**Things to do**:
• A. In the SQLAlchemy mapping question, what does the user_id row of UserTypeMapper correlate to?
• B. Write the next part of the SQLAlchemy mapping question, picking up after its final sentence.

SQLAlchemy mapping joined tables' columns to one object

I have three tables: UserTypeMapper, User, and SystemAdmin. In my get_user method, depending on the UserTypeMapper.is_admin row, I then query either the User or SystemAdmin table. The user_id row correlates to the primary key id in the User and SystemAdmin tables.
class UserTypeMapper(Base):
__tablename__ = 'user_type_mapper'
id = Column(BigInteger, primary_key=True)
is_admin = Column(Boolean, default=False)
user_id = Column(BigInteger, nullable=False)
class SystemAdmin(Base):
__tablename__ = 'system_admin'
id = Column(BigInteger, primary_key=True)
name = Column(Unicode)
email = Column(Unicode)
class User(Base):
__tablename__ = 'user'
id = Column(BigInteger, primary_key=True)
name = Column(Unicode)
email = Column(Unicode)
I want to be able to get any user – system admin or regular user – from one query, so I do a join, on either User or SystemAdmin depending on the is_admin row. For example:
DBSession.query(UserTypeMapper, SystemAdmin).join(SystemAdmin, UserTypeMapper.user_id==SystemAdmin.id).first()
and
DBSession.query(UserTypeMapper, User).join(User, UserTypeMapper.user_id==User.id).first()
This works fine; however, I then would like to be access these, like so:
>>> my_admin_obj.is_admin
True
>>> my_admin_obj.name
Bob Smith
versus
>>> my_user_obj.is_admin
False
>>> my_user_obj.name
Bob Stevens
Currently, I have to specify: my_user_obj.UserTypeMapper.is_admin and my_user_obj.User.name. From what I've been reading, I need to map the tables so that I don't need to specify which table the attribute belongs to. My problem is that I do not understand how I can specify this given that I have two potential tables that the name attribute, for example, may come from.

**Material provided**:
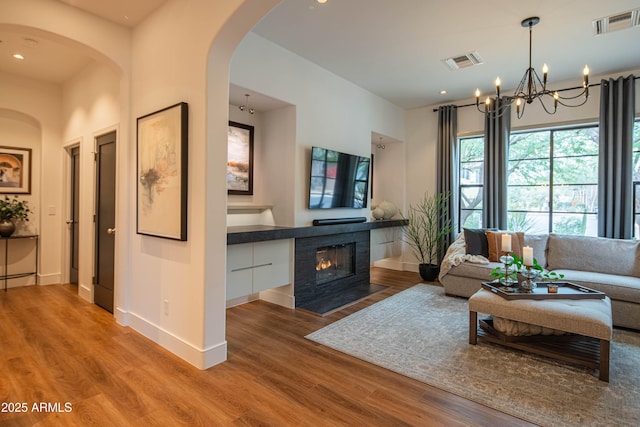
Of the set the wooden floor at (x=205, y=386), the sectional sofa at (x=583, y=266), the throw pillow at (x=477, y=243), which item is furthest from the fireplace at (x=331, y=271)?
the throw pillow at (x=477, y=243)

**Written responses**:
• A. The primary key id in the User and SystemAdmin tables.

• B.
This is the example I am referring to: Mapping a Class against Multiple Tables
How can I achieve this? Thank you.
You have discovered why "dual purpose foreign key", is an antipattern.
There is a related problem to this that you haven't quite pointed out; there's no way to use a foreign key constraint to enforce the data be in a valid state. You want to be sure that there's exactly one of something for each row in UserTypeMapper, but that 'something' is not any one table. formally you want a functional dependance on
user_type_mapper &rightarrow; (system_admin× 1) ∪ (user× 0)
But most sql databses won't allow you to write a foreign key constraint expressing that.
It looks complicated because it is complicated.
instead, lets consider what we really want to say; "every system_admin should be a user; or
system_admin &rightarrow; user
In sql, that would be written:
CREATE TABLE user (
id INTEGER PRIMARY KEY,
name VARCHAR,
email VARCHAR
);
CREATE TABLE system_admin (
user_id INTEGER PRIMARY KEY REFERENCES user(id)
);
Or, in sqlalchemy declarative style
class User(Base):
__tablename__ = 'user'
id = Column(Integer, primary_key=True)
name = Column(String)
email = Column(String)
class SystemAdmin(Base):
__tablename__ = 'system_admin'
user_id = Column(ForeignKey(User.id), primary_key=True)
What sort of questions does this schema allow us to ask?
"Is there a SystemAdmin by the name of 'john doe'"?
>>> print session.query(User).join(SystemAdmin).filter(User.name == 'john doe').exists()
EXISTS (SELECT 1
FROM "user" JOIN system_admin ON "user".id = system_admin.user_id
WHERE "user".name = :name_1)
"How many users are there? How many sysadmins?"
>>> print session.query(func.count(User.id), func.count(SystemAdmin.user_id)).outerjoin(SystemAdmin)
SELECT count("user".id) AS count_1, count(system_admin.user_id) AS count_2
FROM "user" LEFT OUTER JOIN system_admin ON "user".id = system_admin.user_id
I hope you can see why the above is prefereable to the design you describe in your question; but in the off chance you don't have a choice (and only in that case, if you still feel what you've got is better, please refine your question), you can still cram that data into a single python object, which will be very difficult to work with, by providing an alternate mapping to the tables; specifically one which follows the rough structure in the first equation.
We need to mention UserTypeMapper twice, once for each side of the union, for that, we need to give aliases.
>>> from sqlalchemy.orm import aliased
>>> utm1 = aliased(UserTypeMapper)
>>> utm2 = aliased(UserTypeMapper)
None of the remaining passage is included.